Washington, DC – In an assessment reflecting the extent of the pressure exerted on Tehran, US President Donald Trump indicated that Iran is incurring daily losses of approximately $500,000 due to the blockade imposed on its ports. While this figure may seem symbolic, the actual figures cited by the Wall Street Journal, citing Mayad Maleki, an analyst at the Foundation for Defense of Democracies, go much further. He estimated the daily losses at around $435 million.
Export losses: Paralysis of key arteries
The core financial aspect of this crisis lies in the loss of $276 million daily in lost exports. These losses are distributed across strategic sectors for which Iran has no readily available alternatives. Oil losses are estimated at $135 million daily, with revenues from Kharg Island, the source of approximately 90% of Iranian oil, effectively zeroed out. The petrochemical and fertilizer sector is experiencing a shortfall of around $90 million due to the paralysis of specialized ports in Asaluyeh and Mahshahr. Additionally, the gas and condensate sector is facing a $51 million gap, encompassing liquefied natural gas and refined products.
Structural implications: Beyond exports
The remaining $159 million of the total daily losses stem from deep structural imbalances. Iran imports 80% of its food and basic goods via the Gulf, forcing it to resort to expensive land and air routes.
Added to this are the soaring “war risk premiums” imposed by shipping companies, and the collapse of the Iranian rial, which has driven inflation to record levels (30-40%).
A bitter reality of life and figures that turn the tables
On the ground, Iranian citizens are facing the consequences of this collapse in the most basic aspects of their lives. According to reports in the Shargh newspaper this April, meat prices have skyrocketed, while food price inflation has exceeded 112%. In the pharmaceutical sector, the Hamoutan newspaper revealed exorbitant price hikes, with the prices of some vital medications increasing sevenfold, making cancer and chronic disease treatments unaffordable for many.
The labor and housing market: one crisis breeds another.
The damage wasn’t limited to goods; it extended to employment as well. Frequent internet outages alone resulted in the dismissal of approximately 500,000 workers in the digital economy. The number of unemployed due to the war is projected to reach two million. In the housing sector, rents consume roughly 60% of household income in Tehran. This burden has become unbearable with rising unemployment.
In conclusion: The negotiating position is a necessity for survival.

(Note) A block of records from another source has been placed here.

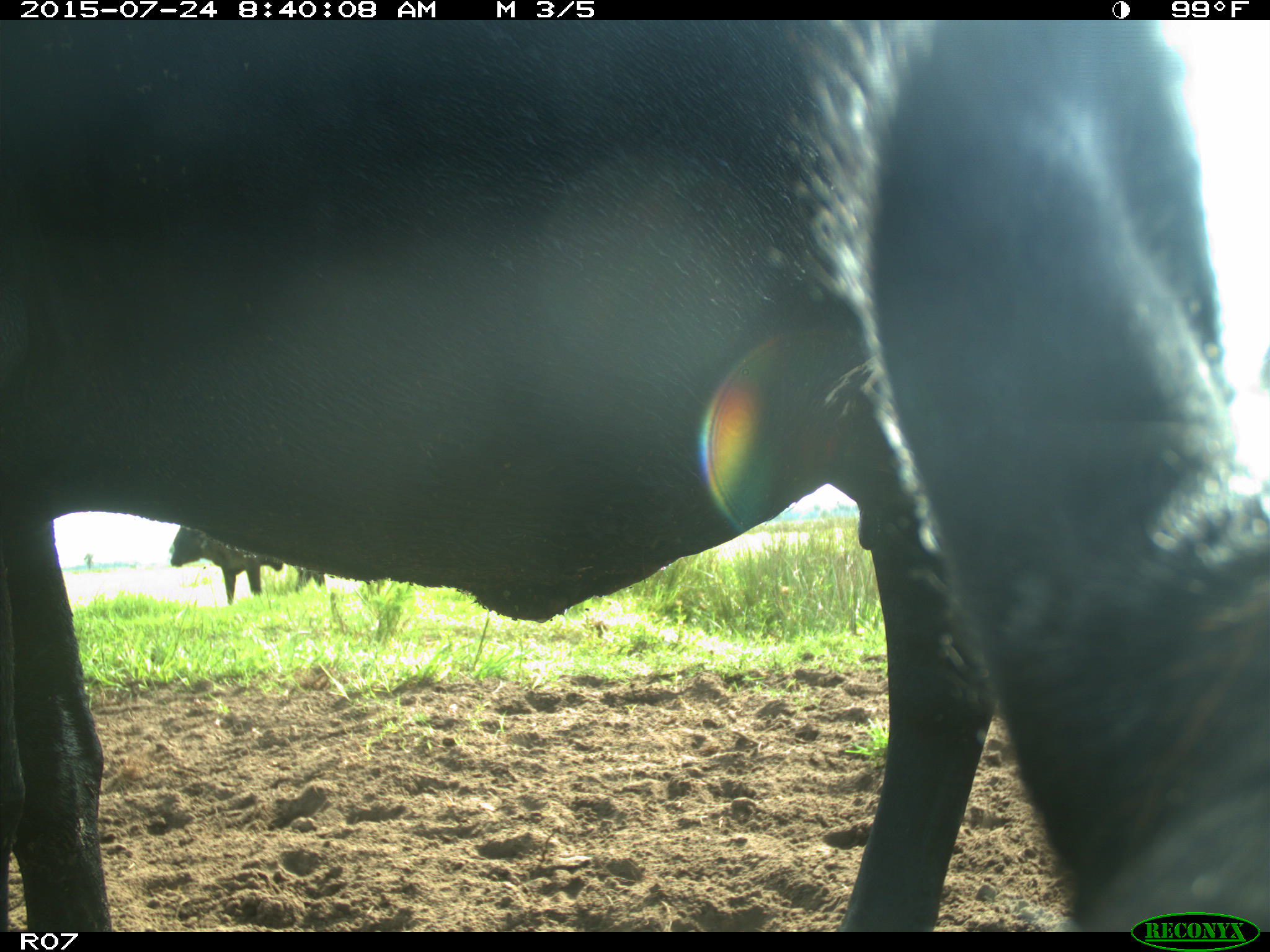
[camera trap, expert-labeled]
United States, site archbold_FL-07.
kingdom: Animalia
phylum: Chordata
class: Mammalia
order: Artiodactyla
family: Bovidae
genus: Bos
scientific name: Bos taurus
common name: domestic cow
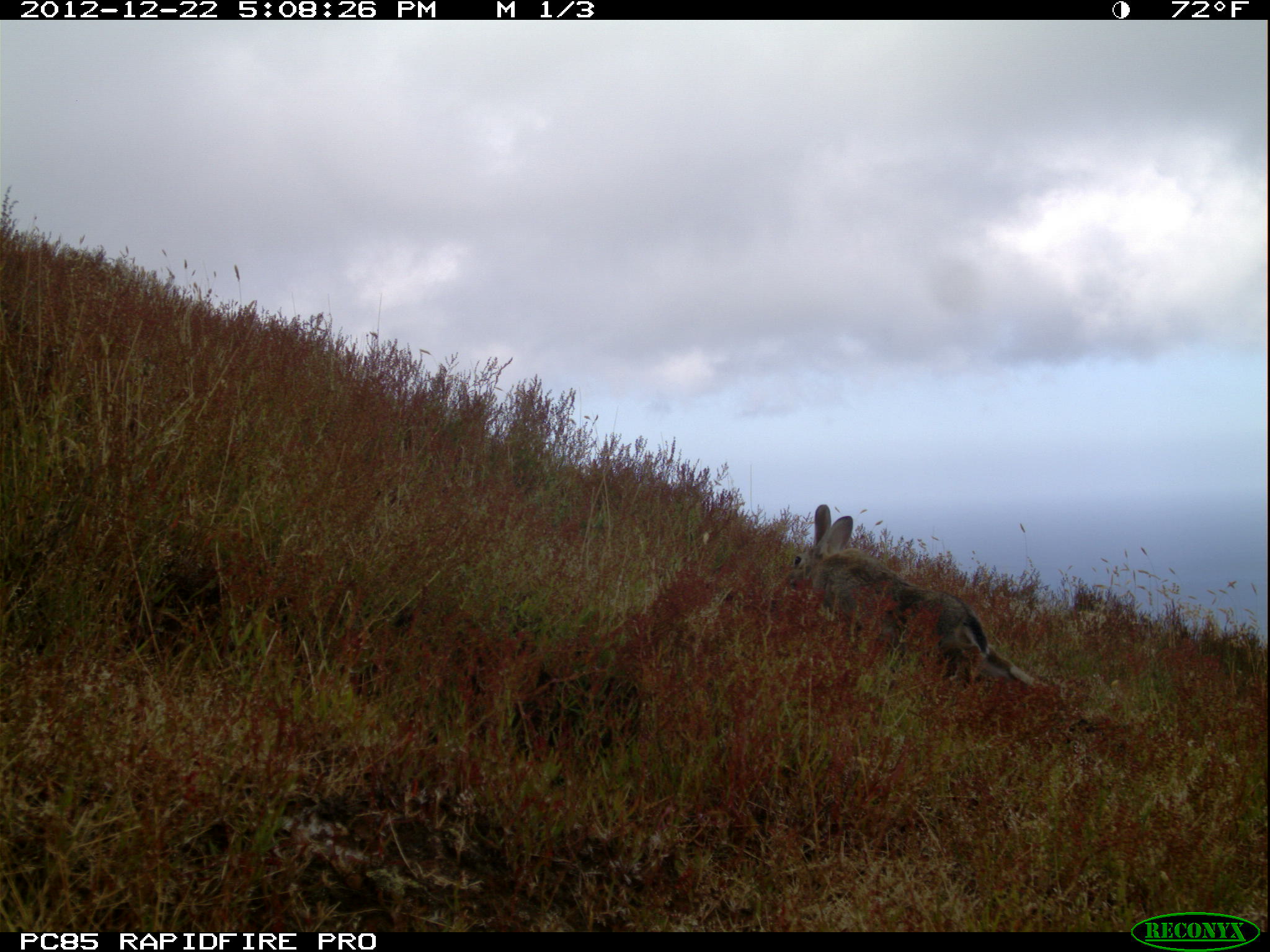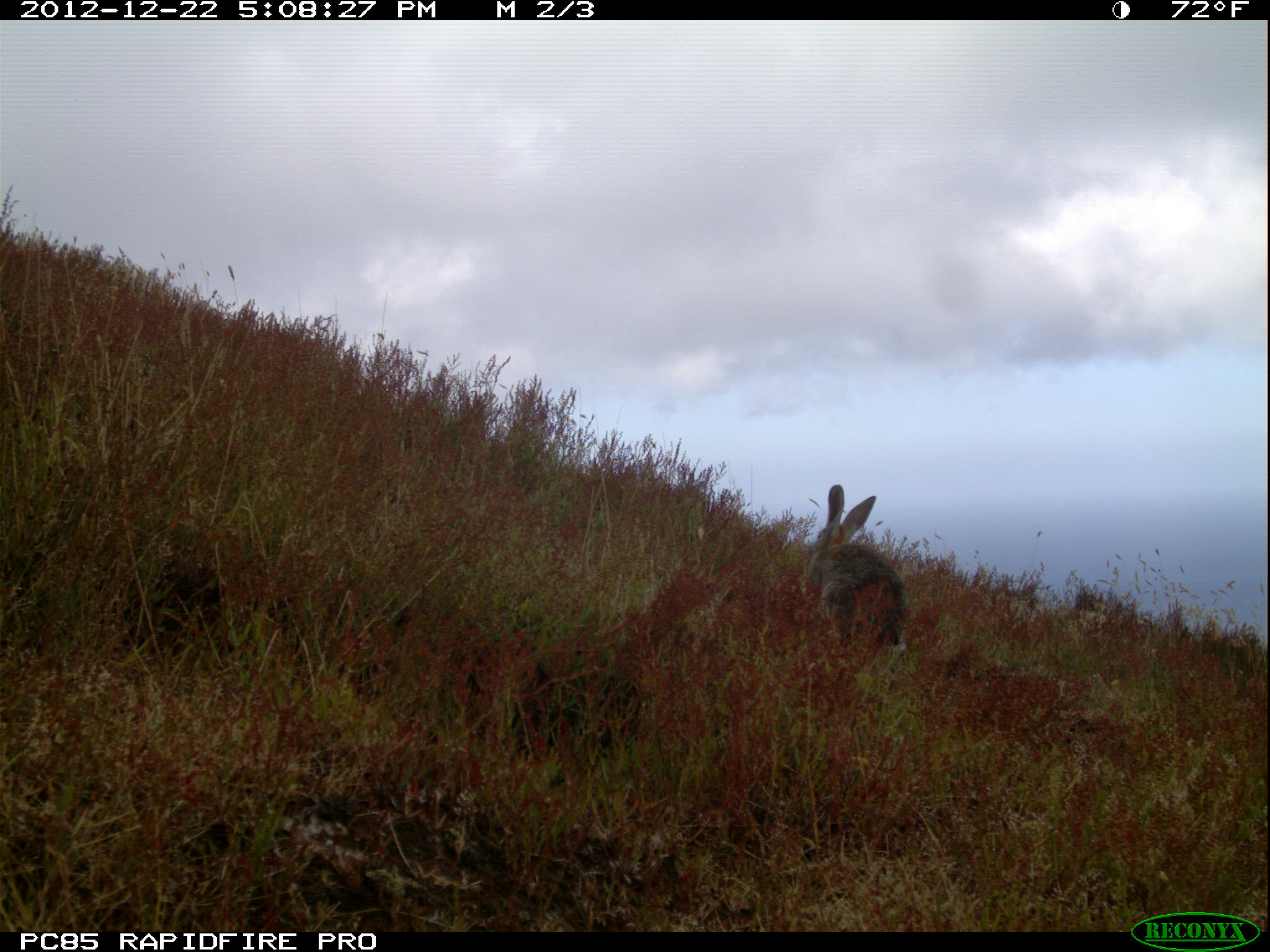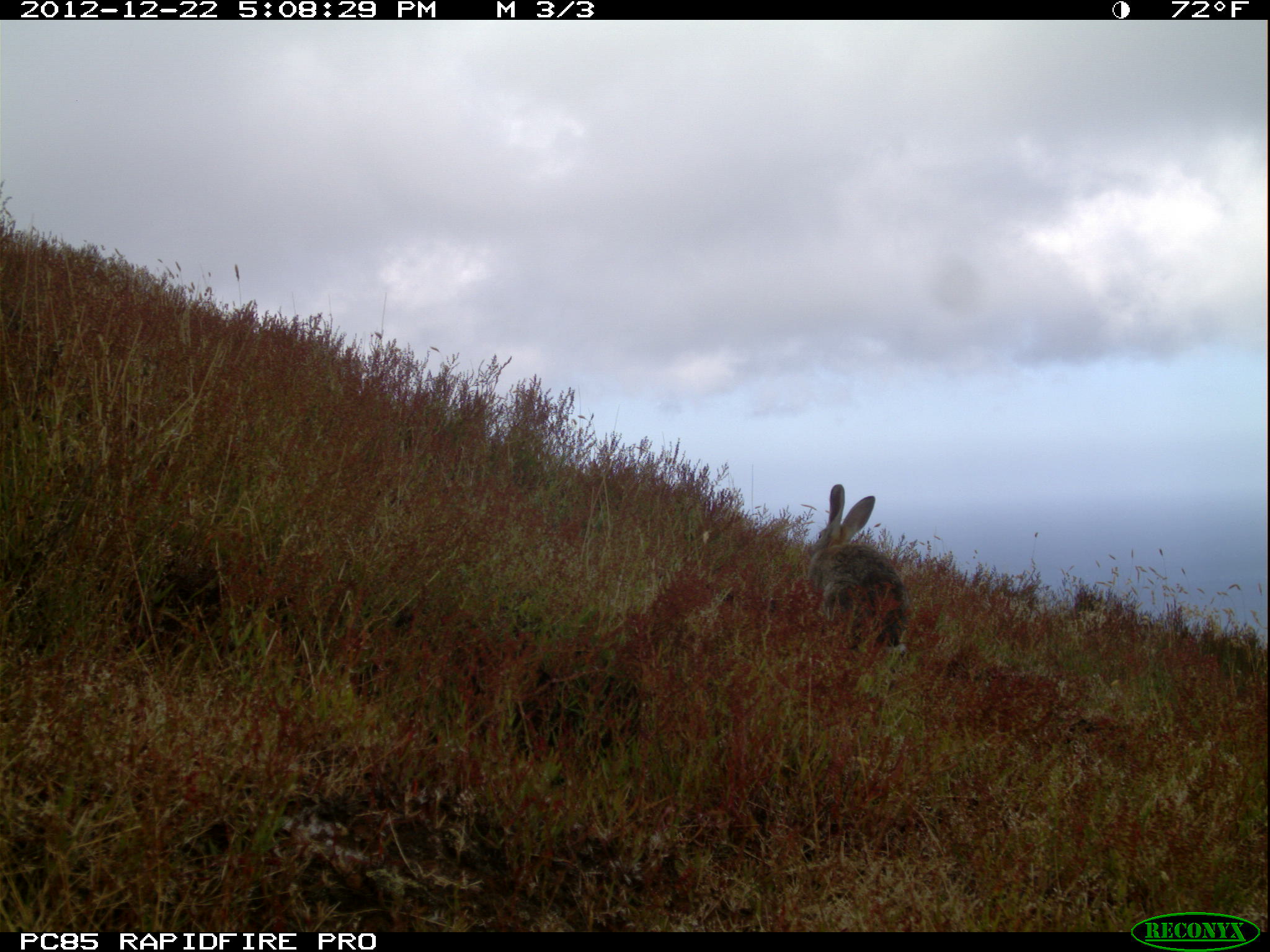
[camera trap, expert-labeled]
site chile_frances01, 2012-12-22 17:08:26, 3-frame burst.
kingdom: Animalia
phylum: Chordata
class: Mammalia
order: Lagomorpha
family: Leporidae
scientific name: Leporidae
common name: rabbits and hares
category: rabbit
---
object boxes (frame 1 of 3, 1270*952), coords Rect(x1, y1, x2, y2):
rabbit: Rect(776, 505, 1063, 700)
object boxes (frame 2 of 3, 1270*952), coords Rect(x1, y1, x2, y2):
rabbit: Rect(806, 487, 908, 658)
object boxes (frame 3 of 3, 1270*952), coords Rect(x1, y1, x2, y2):
rabbit: Rect(806, 485, 909, 659)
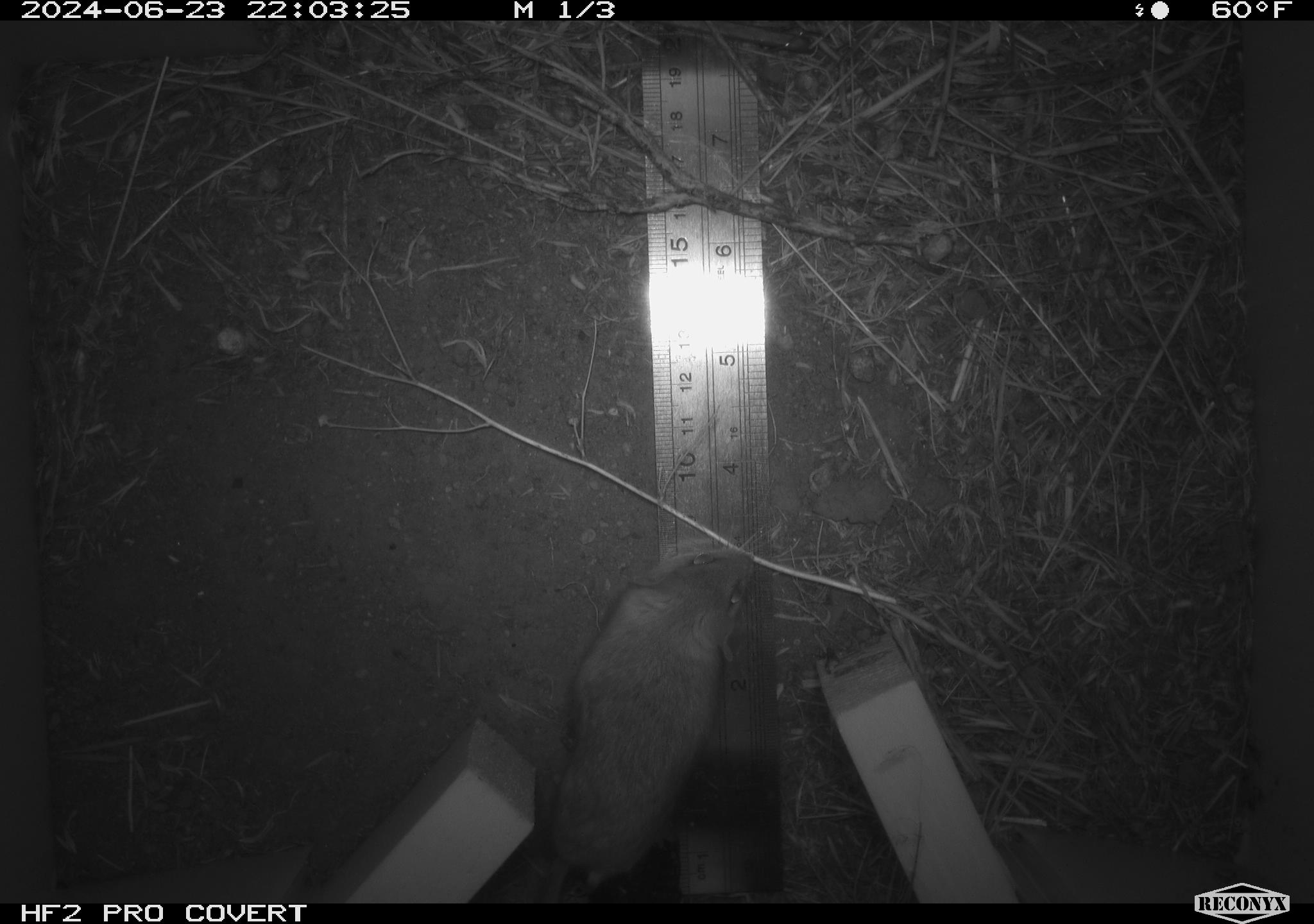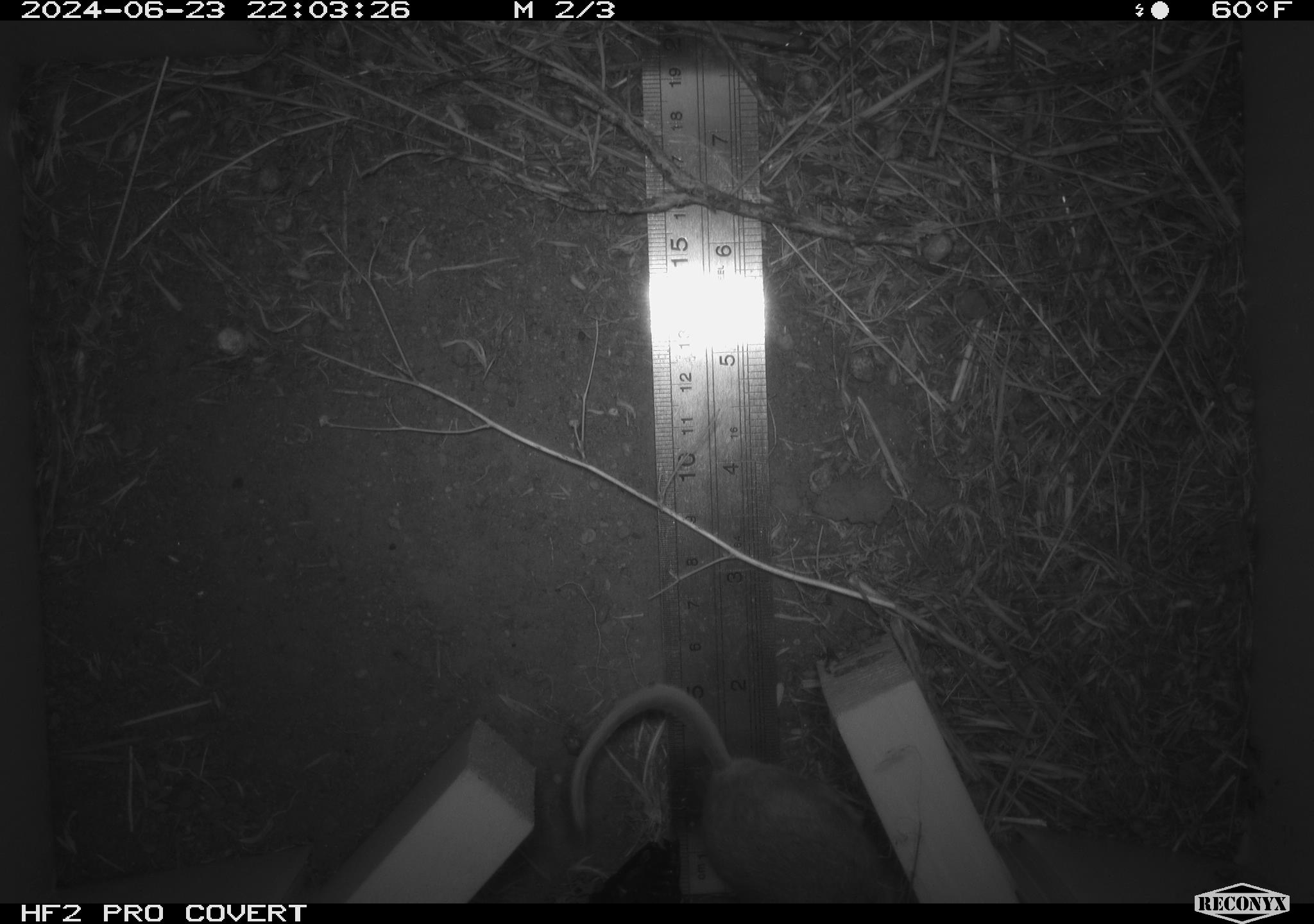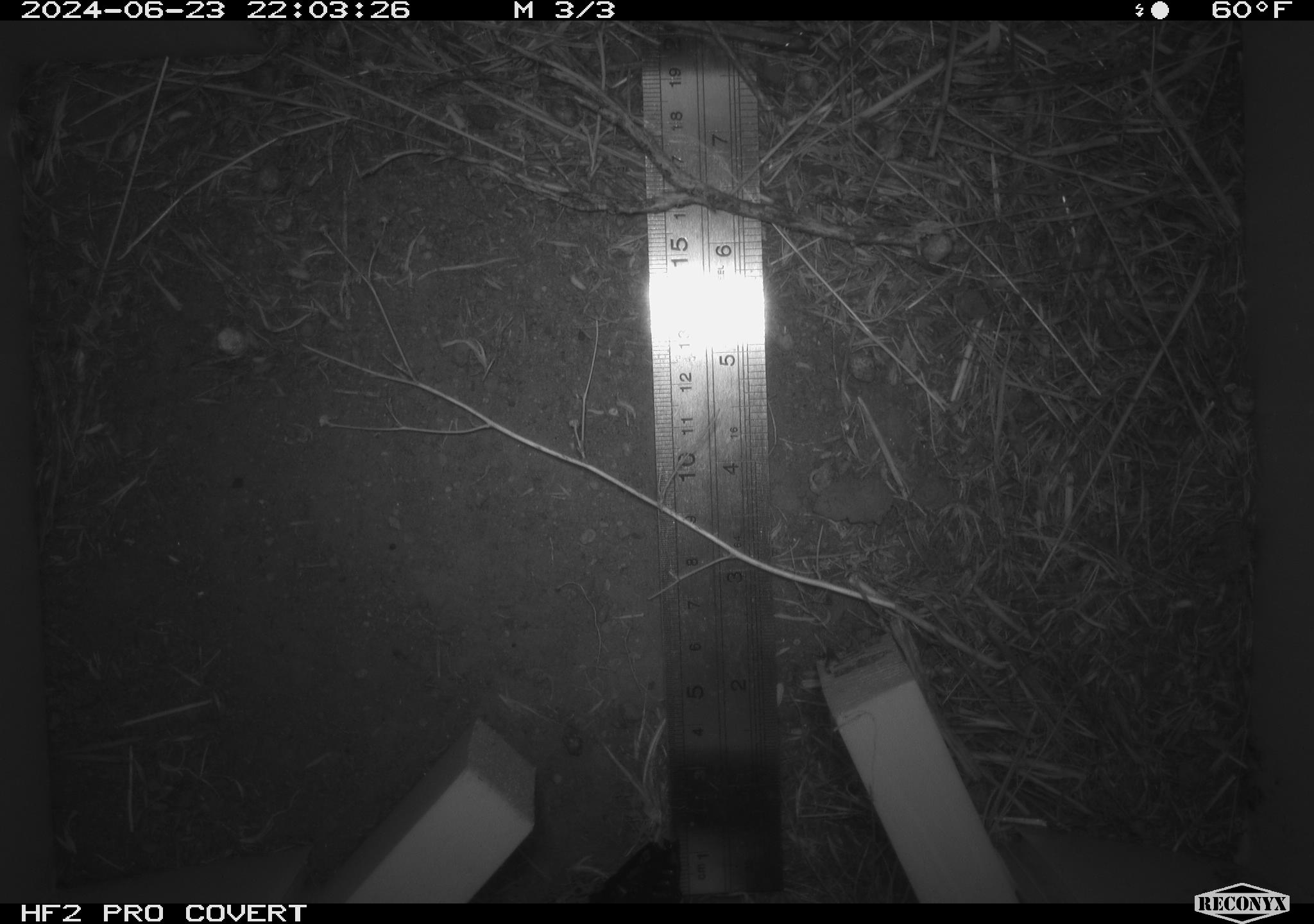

The total losses, both direct and indirect, are estimated at between $70 and $80 million per day due to the internet outage alone. This brings the total impact to over $480 million per day when secondary effects are taken into account. In this bleak scenario, Tehran’s insistence on lifting the sanctions as a precondition for negotiations becomes a matter of survival, not merely a maneuver. The Iranian economy can no longer withstand further losses, and any dialogue that does not begin with an economic breakthrough will remain nothing more than empty promises in a rapidly deteriorating reality.